Monday, July 9, 2012

When Would You Want To Know?

Ever hear this: "If what you thought was true, wasn't, when would you want to know?" The obvious answer is always "Before now!" 

“If we could match current church practices with what the earliest church understood and emphasized about following Christ, then it would be the purest form of what Jesus talked about his disciples creating after his ascension.”  That’s an assumption that many believers readily accept and spend tons of energy attempting to achieve.  In fact, numerous denominations have been founded on claims that they accomplished that task – of course they all came up with different ideas and practices and claim theirs is the most original.


Certainly, that was the assumption that I bought into.  Have you ever heard the warning to “beware of assumptions”?  It’s a lesson that has to be frequently relearned and I just had one of those opportunities. It feels like another time for repenting from what I previously assumed. If you have ever awakened to the fact that assumptions you believed and based your actions on were false, then you realize how foolish it feels.  It is both amazingly devastating and, at the same time, eye-opening and energizing about the possibilities of what now seems so obvious.



Thomas F Torrance’s book, The Doctrine of Grace in the Apostolic Fathers
is a careful review of the way some of the earliest church fathers interpreted “grace” in the first century. What he finds is that my unquestioned assumption is very wrong and makes this observation: “there can be no doubt therefore that in the early Church, as in the mission field today, the converts of the first few generations had difficulty in apprehending the distinctive aspects of the gospel, as for example the doctrine of grace.  It was so astoundingly new to the natural man.  In our times, it often takes generations of careful doctrinal teaching before the implications of Christianity are fully realized, and even then, there’s always the temptation for old pagan ideas, such as the urge towards self-justification, to infiltrate the faith.…  in the second century we find everywhere a serious relapse into natural Hellenic thought.”

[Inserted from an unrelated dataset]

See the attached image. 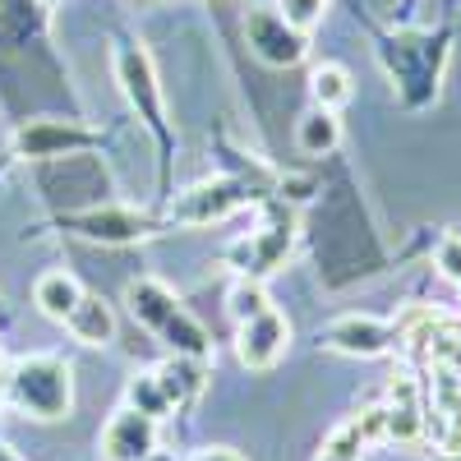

Oh my! He just shifted my paradigm.  No wonder my reading of some of the early church fathers seemed to justify the emphasis on moralism and legalism within the spiritual communities of my youth.  And, how incongruent they seem with my current understanding of the New Testament view of grace. I recall reading them at an earlier time and thinking that the church was becoming “institutionalized” very early but not to the depth that I now grasp. Over and over Torrance demonstrates that the early Apostolic Fathers did not grasp fully the completed work of Christ but made salvation into something quite uncertain and a precarious struggle to achieve. So salvation was framed as a future event to be earned through piety, attempted purity, and obedience to the emerging institution-a pharisaical corruption of the gospel.